■ **PROMPT**: The entries below are to be copied exactly, with every picture left out.

■ **DATA EXTRACTS**:
________
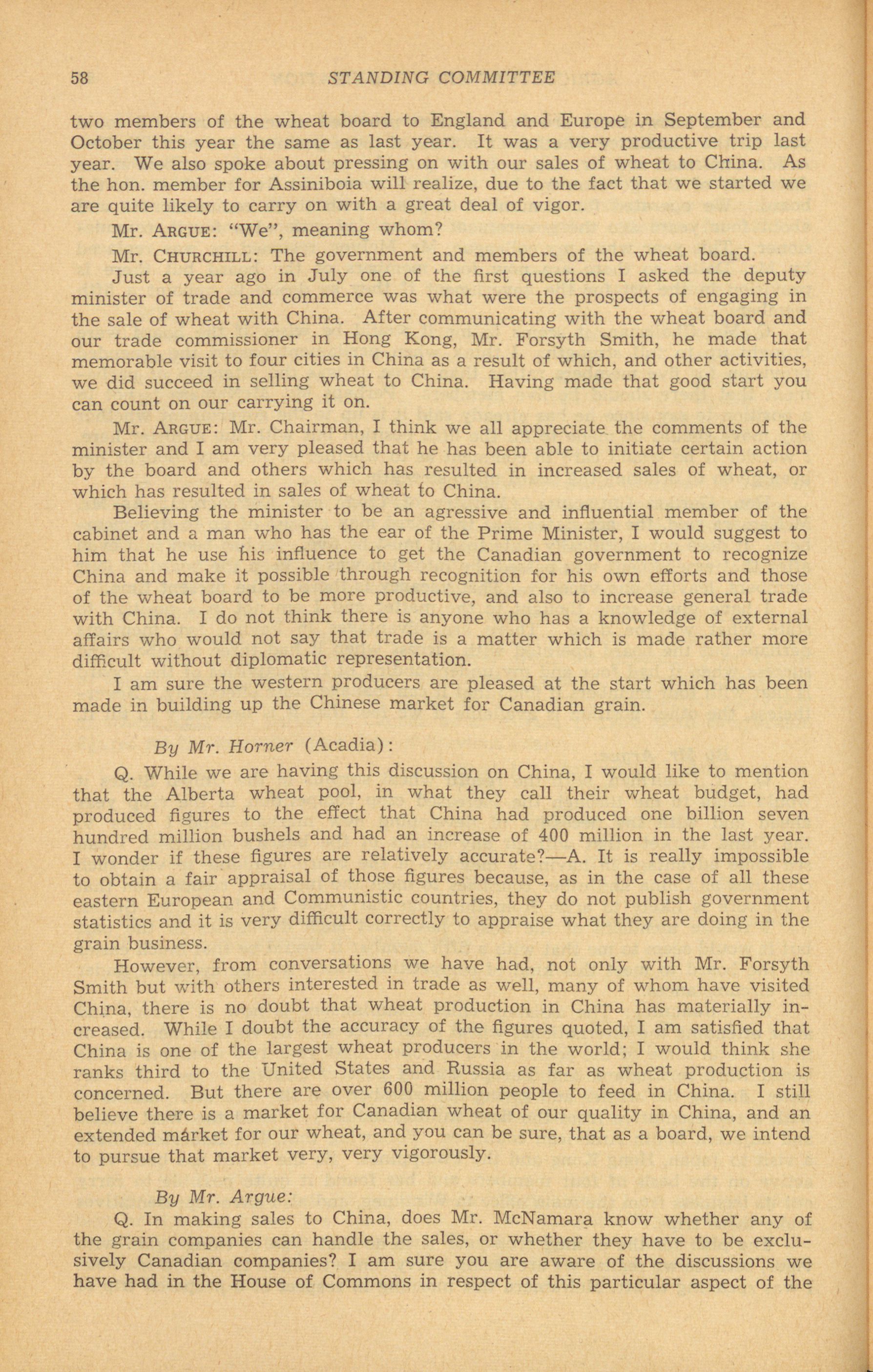 58 STANDING COMMITTEE

two members of the wheat board to England and Europe in September and October this year the same as last year. It was a very productive trip last year. We also spoke about pressing on with our sales of wheat to China. As the hon. member for Assiniboia will realize, due to the fact that we started we are quite likely to carry on with a great deal of vigor.

Mr. ARGUE: "We", meaning whom?

Mr. CHURCHILL: The government and members of the wheat board.

Just a year ago in July one of the first questions I asked the deputy minister of trade and commerce was what were the prospects of engaging in the sale of wheat with China. After communicating with the wheat board and our trade commissioner in Hong Kong, Mr. Forsyth Smith, he made that memorable visit to four cities in China as a result of which, and other activities, we did succeed in selling wheat to China. Having made that good start you can count on our carrying it on.

Mr. ARGUE: Mr. Chairman, I think we all appreciate the comments of the minister and I am very pleased that he has been able to initiate certain action by the board and others which has resulted in increased sales of wheat, or which has resulted in sales of wheat to China.

Believing the minister to be an agressive and influential member of the cabinet and a man who has the ear of the Prime Minister, I would suggest to him that he use his influence to get the Canadian government to recognize China and make it possible through recognition for his own efforts and those of the wheat board to be more productive, and also to increase general trade with China. I do not think there is anyone who has a knowledge of external affairs who would not say that trade is a matter which is made rather more difficult without diplomatic representation.

I am sure the western producers are pleased at the start which has been made in building up the Chinese market for Canadian grain.

By Mr. Horner (Acadia):

Q. While we are having this discussion on China, I would like to mention that the Alberta wheat pool, in what they call their wheat budget, had produced figures to the effect that China had produced one billion seven hundred million bushels and had an increase of 400 million in the last year. I wonder if these figures are relatively accurate?—A. It is really impossible to obtain a fair appraisal of those figures because, as in the case of all these eastern European and Communistic countries, they do not publish government statistics and it is very difficult correctly to appraise what they are doing in the grain business.

However, from conversations we have had, not only with Mr. Forsyth Smith but with others interested in trade as well, many of whom have visited China, there is no doubt that wheat production in China has materially increased. While I doubt the accuracy of the figures quoted, I am satisfied that China is one of the largest wheat producers in the world; I would think she ranks third to the United States and Russia as far as wheat production is concerned. But there are over 600 million people to feed in China. I still believe there is a market for Canadian wheat of our quality in China, and an extended márket for our wheat, and you can be sure, that as a board, we intend to pursue that market very, very vigorously.

By Mr. Argue:

Q. In making sales to China, does Mr. McNamara know whether any of the grain companies can handle the sales, or whether they have to be exclusively Canadian companies? I am sure you are aware of the discussions we have had in the House of Commons in respect of this particular aspect of the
________
■ **OUTPUT OF THE EXERCISE**:
 58 STANDING COMMITTEE

two members of the wheat board to England and Europe in September and October this year the same as last year. It was a very productive trip last year. We also spoke about pressing on with our sales of wheat to China. As the hon. member for Assiniboia will realize, due to the fact that we started we are quite likely to carry on with a great deal of vigor.

Mr. ARGUE: "We", meaning whom?

Mr. CHURCHILL: The government and members of the wheat board.

Just a year ago in July one of the first questions I asked the deputy minister of trade and commerce was what were the prospects of engaging in the sale of wheat with China. After communicating with the wheat board and our trade commissioner in Hong Kong, Mr. Forsyth Smith, he made that memorable visit to four cities in China as a result of which, and other activities, we did succeed in selling wheat to China. Having made that good start you can count on our carrying it on.

Mr. ARGUE: Mr. Chairman, I think we all appreciate the comments of the minister and I am very pleased that he has been able to initiate certain action by the board and others which has resulted in increased sales of wheat, or which has resulted in sales of wheat to China.

Believing the minister to be an agressive and influential member of the cabinet and a man who has the ear of the Prime Minister, I would suggest to him that he use his influence to get the Canadian government to recognize China and make it possible through recognition for his own efforts and those of the wheat board to be more productive, and also to increase general trade with China. I do not think there is anyone who has a knowledge of external affairs who would not say that trade is a matter which is made rather more difficult without diplomatic representation.

I am sure the western producers are pleased at the start which has been made in building up the Chinese market for Canadian grain.

By Mr. Horner (Acadia):

Q. While we are having this discussion on China, I would like to mention that the Alberta wheat pool, in what they call their wheat budget, had produced figures to the effect that China had produced one billion seven hundred million bushels and had an increase of 400 million in the last year. I wonder if these figures are relatively accurate?—A. It is really impossible to obtain a fair appraisal of those figures because, as in the case of all these eastern European and Communistic countries, they do not publish government statistics and it is very difficult correctly to appraise what they are doing in the grain business.

However, from conversations we have had, not only with Mr. Forsyth Smith but with others interested in trade as well, many of whom have visited China, there is no doubt that wheat production in China has materially increased. While I doubt the accuracy of the figures quoted, I am satisfied that China is one of the largest wheat producers in the world; I would think she ranks third to the United States and Russia as far as wheat production is concerned. But there are over 600 million people to feed in China. I still believe there is a market for Canadian wheat of our quality in China, and an extended márket for our wheat, and you can be sure, that as a board, we intend to pursue that market very, very vigorously.

By Mr. Argue:

Q. In making sales to China, does Mr. McNamara know whether any of the grain companies can handle the sales, or whether they have to be exclusively Canadian companies? I am sure you are aware of the discussions we have had in the House of Commons in respect of this particular aspect of the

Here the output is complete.